## Aim of the task:
Keep the images out and set the listing below down word for word.

## Record extracts:
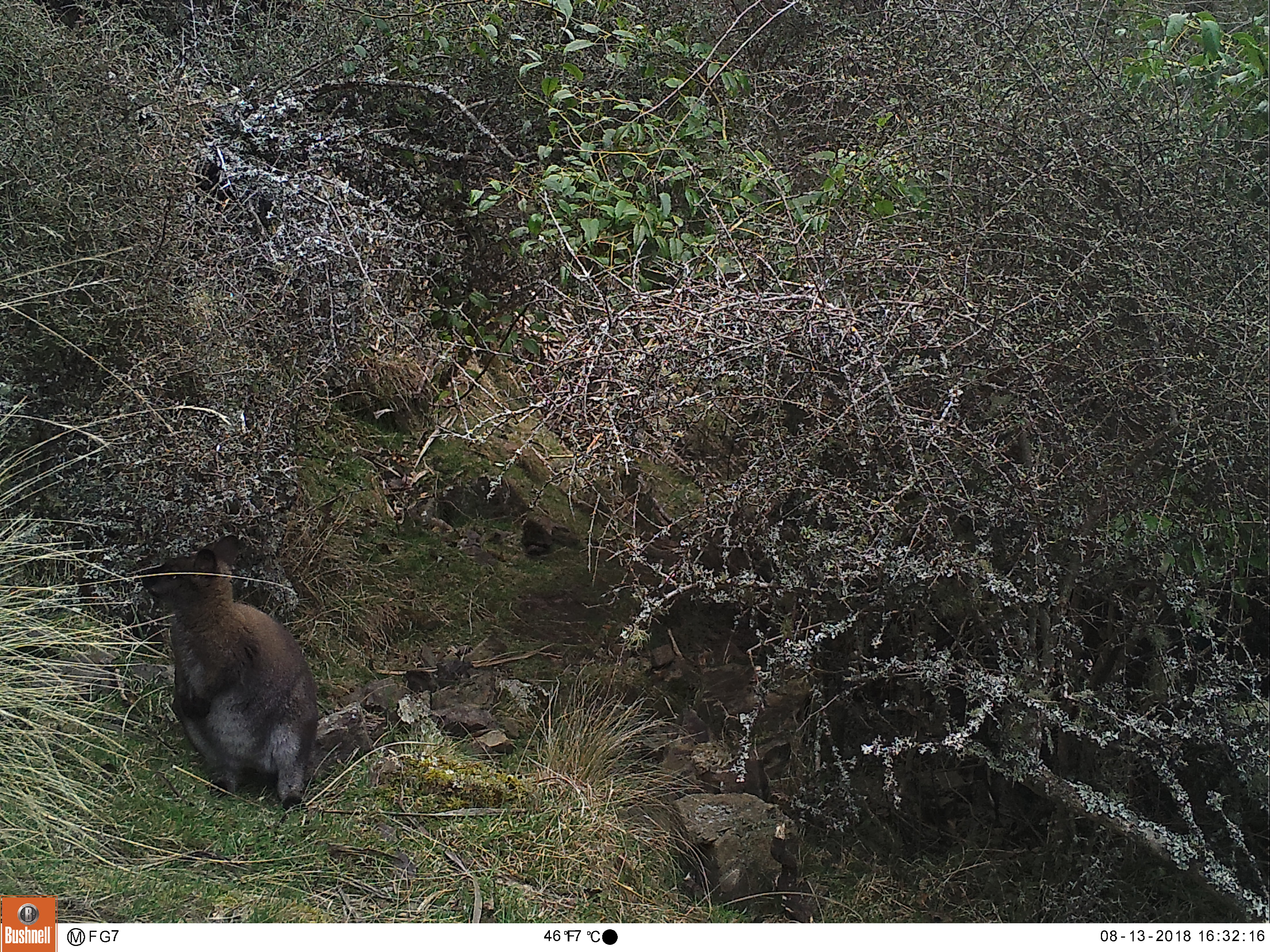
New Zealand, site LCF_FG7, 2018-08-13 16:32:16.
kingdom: Animalia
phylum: Chordata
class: Mammalia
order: Diprotodontia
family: Macropodidae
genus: Notamacropus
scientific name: Notamacropus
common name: wallaby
Wallaby (Notamacropus).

## Exercise result:
New Zealand, site LCF_FG7, 2018-08-13 16:32:16.
kingdom: Animalia
phylum: Chordata
class: Mammalia
order: Diprotodontia
family: Macropodidae
genus: Notamacropus
scientific name: Notamacropus
common name: wallaby
Wallaby (Notamacropus).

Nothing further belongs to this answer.